▶ CONSIGNE ÉCRITE:
Recopiez mot pour mot le passage de l'extrait ci-dessous sur le permis de louer, depuis « à France 3 Côte » jusqu'à « construction du bien. ».

▶ EXTRAIT CHOISI:

'''

Beaucoup de locataires ne vont pas oser franchir le pas de signaler ce type de difficultés (insalubrité) et il nous appartient de prendre des mesures supplémentaires pour agir contre les propriétaires "marchands de sommeil".

Anthony Borré, vice-président de la Métropole NCA

à France 3 Côte d'Azur

La Métropole souhaite donc instaurer un permis de louer dans certains quartiers de Nice.

Protéger les plus vulnérables

Le permis de louer, c'est La loi ALUR du 24 mars 2014 qui offre cette possibilité. Cette loi a pour objectif de réguler les marchés immobiliers, d'encadrer les pratiques abusives, de favoriser l'accès au logement, en protégeant les populations les plus vulnérables.

Dans un premier temps, la commune ou l'EPCI (Établissement public de coopération intercommunale) doit délimiter une zone où cette disposition sera aplliquée. Bien entendu, dans un même périmètre, des conditions spécifiques seront appliquées selon l'année de construction du bien.

Les propriétaires qui se trouvent dans ce périmètre et qui ont l'intention de louer leur bien doivent alors impérativement faire une demande d'autorisation préalable de mise en location de logement. Les services de la ville viennent faire une visite des lieux afin d'attribuer, ou non, ce "permis de louer".

'''

▶ LISTE:
'''

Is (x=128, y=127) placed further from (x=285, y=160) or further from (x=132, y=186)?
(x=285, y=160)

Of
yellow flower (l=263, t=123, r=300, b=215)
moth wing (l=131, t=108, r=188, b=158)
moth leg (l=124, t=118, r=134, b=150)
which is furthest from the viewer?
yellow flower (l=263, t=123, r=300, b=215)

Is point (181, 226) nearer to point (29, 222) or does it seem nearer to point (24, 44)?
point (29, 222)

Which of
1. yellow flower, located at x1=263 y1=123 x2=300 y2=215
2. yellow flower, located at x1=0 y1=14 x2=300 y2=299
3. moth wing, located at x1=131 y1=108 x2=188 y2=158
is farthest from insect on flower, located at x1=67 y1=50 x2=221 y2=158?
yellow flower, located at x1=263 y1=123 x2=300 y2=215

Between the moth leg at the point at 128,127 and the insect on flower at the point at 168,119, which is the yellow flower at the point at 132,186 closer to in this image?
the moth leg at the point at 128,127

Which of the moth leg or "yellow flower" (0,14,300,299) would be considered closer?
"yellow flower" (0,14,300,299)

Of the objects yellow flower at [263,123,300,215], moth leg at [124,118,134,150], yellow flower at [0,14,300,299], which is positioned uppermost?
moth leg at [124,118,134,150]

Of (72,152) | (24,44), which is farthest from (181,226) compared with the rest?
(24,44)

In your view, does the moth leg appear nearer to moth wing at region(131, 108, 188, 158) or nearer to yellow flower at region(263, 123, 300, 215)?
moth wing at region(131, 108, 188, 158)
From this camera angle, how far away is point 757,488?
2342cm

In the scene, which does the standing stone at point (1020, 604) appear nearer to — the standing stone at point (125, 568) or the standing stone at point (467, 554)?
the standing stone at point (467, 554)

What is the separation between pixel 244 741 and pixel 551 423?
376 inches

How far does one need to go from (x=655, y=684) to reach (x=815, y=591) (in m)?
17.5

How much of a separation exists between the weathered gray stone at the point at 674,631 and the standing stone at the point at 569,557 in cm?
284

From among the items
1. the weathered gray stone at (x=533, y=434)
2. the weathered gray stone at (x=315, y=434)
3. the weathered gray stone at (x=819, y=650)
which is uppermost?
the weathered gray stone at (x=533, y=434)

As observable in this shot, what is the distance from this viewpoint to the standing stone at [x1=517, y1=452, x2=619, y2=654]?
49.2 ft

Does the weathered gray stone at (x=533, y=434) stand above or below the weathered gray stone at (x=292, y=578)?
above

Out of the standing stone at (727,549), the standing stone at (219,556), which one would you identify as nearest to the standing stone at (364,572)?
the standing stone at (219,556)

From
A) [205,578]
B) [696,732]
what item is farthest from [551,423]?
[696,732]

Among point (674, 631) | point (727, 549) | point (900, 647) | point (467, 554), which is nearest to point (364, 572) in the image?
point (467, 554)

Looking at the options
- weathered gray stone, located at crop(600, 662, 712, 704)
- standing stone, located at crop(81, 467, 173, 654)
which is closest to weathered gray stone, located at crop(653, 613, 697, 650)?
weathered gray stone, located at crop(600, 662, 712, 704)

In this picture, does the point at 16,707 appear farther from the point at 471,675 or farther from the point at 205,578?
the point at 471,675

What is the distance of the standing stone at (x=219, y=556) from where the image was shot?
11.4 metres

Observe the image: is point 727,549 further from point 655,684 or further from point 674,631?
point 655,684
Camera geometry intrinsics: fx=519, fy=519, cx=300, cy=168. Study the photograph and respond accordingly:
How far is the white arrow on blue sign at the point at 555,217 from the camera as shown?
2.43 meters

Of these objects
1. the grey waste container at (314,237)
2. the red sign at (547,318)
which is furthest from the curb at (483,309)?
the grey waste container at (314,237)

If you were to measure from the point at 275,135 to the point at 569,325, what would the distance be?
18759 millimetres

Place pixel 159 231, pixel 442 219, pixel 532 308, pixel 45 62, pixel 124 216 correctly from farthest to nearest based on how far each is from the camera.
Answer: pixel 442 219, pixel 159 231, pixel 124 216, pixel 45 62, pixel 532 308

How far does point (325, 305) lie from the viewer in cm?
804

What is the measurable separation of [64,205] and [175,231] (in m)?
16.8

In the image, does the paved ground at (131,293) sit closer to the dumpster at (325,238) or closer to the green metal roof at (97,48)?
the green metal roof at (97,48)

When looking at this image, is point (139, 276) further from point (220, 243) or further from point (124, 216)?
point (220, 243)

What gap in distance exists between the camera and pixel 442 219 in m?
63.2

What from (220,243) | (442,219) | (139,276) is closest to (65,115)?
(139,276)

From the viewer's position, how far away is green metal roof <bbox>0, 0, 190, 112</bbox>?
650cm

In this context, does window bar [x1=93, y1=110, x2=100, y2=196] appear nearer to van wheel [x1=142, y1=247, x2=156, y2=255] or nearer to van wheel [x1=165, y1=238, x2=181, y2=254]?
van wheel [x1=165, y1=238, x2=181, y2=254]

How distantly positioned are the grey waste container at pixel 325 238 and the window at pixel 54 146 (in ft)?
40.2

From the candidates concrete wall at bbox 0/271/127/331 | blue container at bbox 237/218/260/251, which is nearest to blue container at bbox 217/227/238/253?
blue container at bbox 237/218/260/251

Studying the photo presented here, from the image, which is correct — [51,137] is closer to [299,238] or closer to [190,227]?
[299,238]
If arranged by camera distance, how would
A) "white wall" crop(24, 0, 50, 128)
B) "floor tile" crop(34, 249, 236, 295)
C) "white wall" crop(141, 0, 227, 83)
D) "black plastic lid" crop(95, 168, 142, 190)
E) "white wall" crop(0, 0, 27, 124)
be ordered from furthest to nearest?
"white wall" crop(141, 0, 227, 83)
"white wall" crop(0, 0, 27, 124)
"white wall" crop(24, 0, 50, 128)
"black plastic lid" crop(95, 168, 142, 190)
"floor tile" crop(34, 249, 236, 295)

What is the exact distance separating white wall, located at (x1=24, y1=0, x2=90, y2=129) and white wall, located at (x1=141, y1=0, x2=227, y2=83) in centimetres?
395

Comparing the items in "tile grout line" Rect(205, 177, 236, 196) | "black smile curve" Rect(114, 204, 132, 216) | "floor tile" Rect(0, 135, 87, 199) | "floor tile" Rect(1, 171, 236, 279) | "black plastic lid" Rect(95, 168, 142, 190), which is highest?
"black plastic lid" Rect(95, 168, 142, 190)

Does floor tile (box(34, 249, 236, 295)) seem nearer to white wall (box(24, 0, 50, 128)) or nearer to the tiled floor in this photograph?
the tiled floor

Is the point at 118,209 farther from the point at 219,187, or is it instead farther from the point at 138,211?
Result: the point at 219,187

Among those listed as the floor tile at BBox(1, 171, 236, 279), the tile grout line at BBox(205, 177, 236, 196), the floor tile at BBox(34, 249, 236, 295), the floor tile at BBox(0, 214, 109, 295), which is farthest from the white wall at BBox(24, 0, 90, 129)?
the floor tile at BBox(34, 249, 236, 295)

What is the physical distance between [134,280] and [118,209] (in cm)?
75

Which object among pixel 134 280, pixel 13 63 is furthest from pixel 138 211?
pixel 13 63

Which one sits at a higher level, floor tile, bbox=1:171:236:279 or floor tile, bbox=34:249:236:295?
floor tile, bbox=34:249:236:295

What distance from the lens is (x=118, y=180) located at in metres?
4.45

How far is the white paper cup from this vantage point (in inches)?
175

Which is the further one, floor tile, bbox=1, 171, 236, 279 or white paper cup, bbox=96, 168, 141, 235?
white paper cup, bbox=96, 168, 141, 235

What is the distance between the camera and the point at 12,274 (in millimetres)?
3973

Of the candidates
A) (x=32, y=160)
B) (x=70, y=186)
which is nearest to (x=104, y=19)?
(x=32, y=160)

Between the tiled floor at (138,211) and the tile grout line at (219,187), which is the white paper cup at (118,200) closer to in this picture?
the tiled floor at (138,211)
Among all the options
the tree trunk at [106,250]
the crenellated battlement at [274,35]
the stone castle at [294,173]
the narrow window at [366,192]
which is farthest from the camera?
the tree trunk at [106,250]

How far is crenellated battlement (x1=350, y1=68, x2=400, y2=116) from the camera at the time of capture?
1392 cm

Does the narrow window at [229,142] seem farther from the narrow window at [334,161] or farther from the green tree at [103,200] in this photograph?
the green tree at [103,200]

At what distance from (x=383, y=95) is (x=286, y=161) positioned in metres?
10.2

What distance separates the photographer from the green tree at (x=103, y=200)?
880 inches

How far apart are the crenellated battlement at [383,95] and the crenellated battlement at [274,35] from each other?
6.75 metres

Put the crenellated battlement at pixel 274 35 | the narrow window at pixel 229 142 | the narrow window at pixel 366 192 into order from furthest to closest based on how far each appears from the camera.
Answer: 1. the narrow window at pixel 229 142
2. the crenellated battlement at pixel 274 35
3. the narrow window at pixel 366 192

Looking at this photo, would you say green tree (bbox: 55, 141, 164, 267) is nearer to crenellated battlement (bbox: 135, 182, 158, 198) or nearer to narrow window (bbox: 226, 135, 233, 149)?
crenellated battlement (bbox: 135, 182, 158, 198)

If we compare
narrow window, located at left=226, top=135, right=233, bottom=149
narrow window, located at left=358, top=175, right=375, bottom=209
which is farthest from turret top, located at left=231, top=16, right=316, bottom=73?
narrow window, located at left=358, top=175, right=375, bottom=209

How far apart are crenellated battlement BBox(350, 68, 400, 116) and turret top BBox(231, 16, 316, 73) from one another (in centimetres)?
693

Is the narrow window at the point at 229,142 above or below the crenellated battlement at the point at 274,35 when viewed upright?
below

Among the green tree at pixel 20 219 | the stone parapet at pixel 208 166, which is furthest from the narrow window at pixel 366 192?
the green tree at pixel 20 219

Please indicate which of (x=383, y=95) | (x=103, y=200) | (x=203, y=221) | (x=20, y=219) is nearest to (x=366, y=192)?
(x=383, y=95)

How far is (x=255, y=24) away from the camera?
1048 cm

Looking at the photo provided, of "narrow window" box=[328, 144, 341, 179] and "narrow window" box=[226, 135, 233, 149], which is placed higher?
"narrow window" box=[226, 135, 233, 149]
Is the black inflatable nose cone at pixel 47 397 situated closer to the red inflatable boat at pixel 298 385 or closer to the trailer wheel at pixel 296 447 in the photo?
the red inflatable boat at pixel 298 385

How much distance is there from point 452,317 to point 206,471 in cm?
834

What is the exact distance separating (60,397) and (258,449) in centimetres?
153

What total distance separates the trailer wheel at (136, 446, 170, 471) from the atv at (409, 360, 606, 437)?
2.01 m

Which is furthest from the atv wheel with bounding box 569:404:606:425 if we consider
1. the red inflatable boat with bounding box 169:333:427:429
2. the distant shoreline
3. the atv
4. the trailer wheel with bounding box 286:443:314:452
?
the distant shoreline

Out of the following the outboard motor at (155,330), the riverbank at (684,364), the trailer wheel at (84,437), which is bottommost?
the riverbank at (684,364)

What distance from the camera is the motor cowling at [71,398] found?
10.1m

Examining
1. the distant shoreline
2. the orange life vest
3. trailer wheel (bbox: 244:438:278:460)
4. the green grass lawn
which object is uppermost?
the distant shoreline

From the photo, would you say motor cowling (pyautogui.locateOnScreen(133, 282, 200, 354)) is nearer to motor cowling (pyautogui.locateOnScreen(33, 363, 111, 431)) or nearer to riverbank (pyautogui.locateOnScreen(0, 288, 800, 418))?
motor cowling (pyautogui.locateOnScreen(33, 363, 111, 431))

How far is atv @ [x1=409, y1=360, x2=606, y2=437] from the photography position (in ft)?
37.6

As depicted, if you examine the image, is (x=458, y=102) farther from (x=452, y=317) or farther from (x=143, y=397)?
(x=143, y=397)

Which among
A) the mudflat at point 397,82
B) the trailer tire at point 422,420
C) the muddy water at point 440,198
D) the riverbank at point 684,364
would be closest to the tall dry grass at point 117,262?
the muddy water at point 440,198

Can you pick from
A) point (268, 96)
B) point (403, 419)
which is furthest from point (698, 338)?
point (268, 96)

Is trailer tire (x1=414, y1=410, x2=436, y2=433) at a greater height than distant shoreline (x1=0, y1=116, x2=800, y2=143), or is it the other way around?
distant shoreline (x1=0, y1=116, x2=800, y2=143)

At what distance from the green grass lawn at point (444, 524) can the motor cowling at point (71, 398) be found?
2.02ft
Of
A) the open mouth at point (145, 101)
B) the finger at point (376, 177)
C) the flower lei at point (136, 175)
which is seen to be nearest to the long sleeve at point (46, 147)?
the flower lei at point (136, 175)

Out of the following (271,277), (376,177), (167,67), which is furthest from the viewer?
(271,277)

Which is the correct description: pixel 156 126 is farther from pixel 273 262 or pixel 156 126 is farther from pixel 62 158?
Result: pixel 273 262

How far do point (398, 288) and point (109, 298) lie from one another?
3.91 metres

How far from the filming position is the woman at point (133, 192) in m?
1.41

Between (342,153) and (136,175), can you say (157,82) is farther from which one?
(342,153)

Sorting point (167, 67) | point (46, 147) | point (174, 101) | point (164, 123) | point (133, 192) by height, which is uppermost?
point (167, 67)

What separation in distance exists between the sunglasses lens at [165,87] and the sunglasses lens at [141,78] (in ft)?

'''

▶ RÉPONSE À LA CONSIGNE:
à France 3 Côte d'Azur

La Métropole souhaite donc instaurer un permis de louer dans certains quartiers de Nice.

Protéger les plus vulnérables

Le permis de louer, c'est La loi ALUR du 24 mars 2014 qui offre cette possibilité. Cette loi a pour objectif de réguler les marchés immobiliers, d'encadrer les pratiques abusives, de favoriser l'accès au logement, en protégeant les populations les plus vulnérables.

Dans un premier temps, la commune ou l'EPCI (Établissement public de coopération intercommunale) doit délimiter une zone où cette disposition sera aplliquée. Bien entendu, dans un même périmètre, des conditions spécifiques seront appliquées selon l'année de construction du bien.